Source passage
★ ★ ★ ★ ★

From Oct. 23 to 25, eighth-graders from the county’s eight middle schools had the opportunity to learn more about all the CTE programs during a showcase held at the College of Southern Maryland. High school CTE students manned tables and displays at CSM and talked about the benefits and rigors of their respective programs.
“When we talk about what we’re going to do, one person is doing this, someone is doing this. And I don’t know what I’m going to do,” said Hannah Rogers, an eighth-grade student at Theodore G. Davis Middle School. “This [showcase] opened my eyes to different things.”
“It definitely broadens the field,” said Antonio Alford, a Davis eighth-grader. Alford and his pal, Micah Gilbert, are interested in graphic communications and cybersecurity and went to North Point’s open house earlier this month to learn more.
Tameya Spinner, a sophomore in the CASE program at Maurice J. McDonough High School, said the older kids can connect at another level with the middle schoolers — student to student. Spinner has known since she was in elementary school that she wanted to study plants and animals. Enrolling in a CTE program is giving her a leg up on her peers when it comes to studying the agriculture field and continuing her education after graduation.
“This will help me get into college and I won’t be bombarded with information,” Spinner said. “I’ll have a better understanding of it.”

★ ★ ★ ★ ★

Task brief
Please set down the part of the CTE showcase passage that begins with the words "From Oct. 23" and ends with "to learn more.", word for word.

Supplied information
★ ★ ★ ★ ★

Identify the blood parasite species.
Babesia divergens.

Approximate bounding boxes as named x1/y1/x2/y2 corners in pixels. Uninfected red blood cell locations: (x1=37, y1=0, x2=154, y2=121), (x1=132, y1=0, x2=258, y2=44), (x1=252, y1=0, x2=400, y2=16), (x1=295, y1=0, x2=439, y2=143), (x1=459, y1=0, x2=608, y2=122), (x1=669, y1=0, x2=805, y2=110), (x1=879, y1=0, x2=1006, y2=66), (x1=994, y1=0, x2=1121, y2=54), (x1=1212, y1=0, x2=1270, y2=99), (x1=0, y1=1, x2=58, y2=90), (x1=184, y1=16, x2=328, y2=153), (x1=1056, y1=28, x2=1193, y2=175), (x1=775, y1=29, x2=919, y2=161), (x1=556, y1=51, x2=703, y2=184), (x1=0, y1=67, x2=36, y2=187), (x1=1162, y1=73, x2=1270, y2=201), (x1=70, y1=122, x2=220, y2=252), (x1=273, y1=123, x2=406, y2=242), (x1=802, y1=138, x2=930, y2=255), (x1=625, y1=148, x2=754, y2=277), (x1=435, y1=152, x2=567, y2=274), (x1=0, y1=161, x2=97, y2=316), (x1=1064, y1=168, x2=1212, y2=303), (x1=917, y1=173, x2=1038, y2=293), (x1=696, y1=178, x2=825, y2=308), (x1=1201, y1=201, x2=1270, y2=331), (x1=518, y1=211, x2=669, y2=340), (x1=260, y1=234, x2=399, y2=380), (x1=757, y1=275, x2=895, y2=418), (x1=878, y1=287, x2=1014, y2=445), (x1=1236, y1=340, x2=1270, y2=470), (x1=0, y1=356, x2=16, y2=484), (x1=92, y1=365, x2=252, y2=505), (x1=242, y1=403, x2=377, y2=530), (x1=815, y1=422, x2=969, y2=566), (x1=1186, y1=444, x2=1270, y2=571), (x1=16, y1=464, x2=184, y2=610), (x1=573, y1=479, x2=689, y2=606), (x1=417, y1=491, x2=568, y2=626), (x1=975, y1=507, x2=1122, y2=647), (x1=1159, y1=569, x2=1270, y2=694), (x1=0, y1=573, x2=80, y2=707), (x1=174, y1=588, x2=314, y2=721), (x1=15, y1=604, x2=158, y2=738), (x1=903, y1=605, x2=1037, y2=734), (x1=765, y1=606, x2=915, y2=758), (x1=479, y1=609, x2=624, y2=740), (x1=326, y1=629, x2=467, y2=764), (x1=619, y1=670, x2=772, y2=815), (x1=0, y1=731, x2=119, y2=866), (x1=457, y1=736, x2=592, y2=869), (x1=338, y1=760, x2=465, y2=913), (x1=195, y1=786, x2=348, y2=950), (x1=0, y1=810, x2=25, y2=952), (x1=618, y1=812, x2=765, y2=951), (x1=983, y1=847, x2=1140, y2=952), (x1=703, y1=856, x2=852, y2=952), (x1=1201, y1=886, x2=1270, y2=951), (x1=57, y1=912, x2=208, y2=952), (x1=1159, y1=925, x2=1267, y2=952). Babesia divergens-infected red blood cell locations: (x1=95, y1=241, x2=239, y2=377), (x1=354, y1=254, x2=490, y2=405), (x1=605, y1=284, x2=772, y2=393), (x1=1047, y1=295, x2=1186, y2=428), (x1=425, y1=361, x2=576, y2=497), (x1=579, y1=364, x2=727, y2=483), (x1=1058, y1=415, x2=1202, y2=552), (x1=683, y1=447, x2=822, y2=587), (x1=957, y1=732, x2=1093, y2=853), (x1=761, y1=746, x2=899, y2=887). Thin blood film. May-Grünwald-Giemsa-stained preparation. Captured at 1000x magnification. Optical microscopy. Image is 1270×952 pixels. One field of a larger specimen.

★ ★ ★ ★ ★

Written response
From Oct. 23 to 25, eighth-graders from the county’s eight middle schools had the opportunity to learn more about all the CTE programs during a showcase held at the College of Southern Maryland. High school CTE students manned tables and displays at CSM and talked about the benefits and rigors of their respective programs.
“When we talk about what we’re going to do, one person is doing this, someone is doing this. And I don’t know what I’m going to do,” said Hannah Rogers, an eighth-grade student at Theodore G. Davis Middle School. “This [showcase] opened my eyes to different things.”
“It definitely broadens the field,” said Antonio Alford, a Davis eighth-grader. Alford and his pal, Micah Gilbert, are interested in graphic communications and cybersecurity and went to North Point’s open house earlier this month to learn more.